In the case when a blogger is paid to review a product or service bloggers have their own way of pricing their work. Some provide a flat rate fee for packages such as a blog post and Instagram post costing £75 or a blog post alone costing £50, others change their fees depending on the brand they are collaborating with. Usually, the starting price point is £50 with bloggers who have around 1,000 followers to review a product on their blog. Some brands will try to negotiate this lower, but often their budget will cover £50 plus the product or service they wish the blogger to review. Once a blogger’s following begins to see steady growth they are able to increase their fees, but more often than not bloggers are willing to negotiate a price with a brand.
There are many positives to brand working with bloggers. To begin bloggers and influencers are massively influential, being seen as celebrities to the younger generations. While the younger generations view bloggers and influencers as celebrities, they also see them as thought leaders and often go straight to blogs and YouTube channels when looking for trusted opinions on products and services. This means that bloggers and influencers have a huge effect on the consumer buying process and often influence consumers into buying specific products or services. By working with bloggers brands can break down the brand to consumer barrier by providing someone the consumer can relate to as the face or spokesperson for the brand, someone who appears to be more realistic and trusting than a supermodel or actress.
When it comes to the benefits a blogger gains from working with brands it is quite straightforward. Bloggers who work with popular and trusted brands are instantly seen as being more popular, visible and trustworthy to both other bloggers and brands. Working with brands regularly also provides many bloggers and influencers with their main source of income, resulting in an influx in bloggers becoming self-employed and becoming full-time bloggers.
The cons of working together are the same for both bloggers and brands. The first one is that it can lead to controversy. There is a huge misconception with bloggers in that many people believe bloggers are “freeloaders” or expect to receive things for free. This controversy is bad for both bloggers and brands as it discredits both the blogger and their work and the brand who are less trusted by those who have this view of bloggers.
Another major con is bloggers and influencers who buy followers on Instagram, Twitter etc. This discredits bloggers who are honest about their following but is also bad for the brands who pay to work with bloggers with massive followings who in turn don’t have the level of influence they should because their following is fake. Websites such as Social Blade can help brands decipher if a bloggers’ following is real, but Instagram has blocked their access making it increasingly difficult for brands to know who is being honest about their following and who is not. However, most bloggers do have an authentic following and those with a fake following tend to be few and far between.

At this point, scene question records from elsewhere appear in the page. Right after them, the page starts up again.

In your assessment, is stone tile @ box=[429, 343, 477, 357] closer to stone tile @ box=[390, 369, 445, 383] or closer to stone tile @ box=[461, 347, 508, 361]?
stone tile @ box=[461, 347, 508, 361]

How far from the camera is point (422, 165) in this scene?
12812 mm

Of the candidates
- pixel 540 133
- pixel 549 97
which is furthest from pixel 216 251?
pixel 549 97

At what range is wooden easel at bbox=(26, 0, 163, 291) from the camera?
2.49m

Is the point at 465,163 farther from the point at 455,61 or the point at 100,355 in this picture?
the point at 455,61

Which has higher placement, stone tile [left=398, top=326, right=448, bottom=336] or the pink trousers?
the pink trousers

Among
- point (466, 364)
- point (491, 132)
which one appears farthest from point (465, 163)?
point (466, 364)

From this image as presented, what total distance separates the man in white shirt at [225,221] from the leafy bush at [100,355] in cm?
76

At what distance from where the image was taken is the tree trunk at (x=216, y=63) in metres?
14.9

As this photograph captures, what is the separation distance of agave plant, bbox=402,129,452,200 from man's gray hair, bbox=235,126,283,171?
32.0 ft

So, there you have it, a walk through the process of brand and blogger collaborations. The reasoning behind such collaborations and the reasons why many brands are worried to jump on the bandwagon of influencer marketing. In 2018 we saw a huge step forward for the legitimisation of bloggers and influencers from L’Oréal using bloggers in their True Match ad alongside Dame Judy Dench and Cheryl Cole to Joe Sugg, an online influencer, being on Strictly Come Dancing as a celebrity. Influencers are becoming household names and being taken more seriously, so it’s not surprising 2019 is set to be a good year for influencers.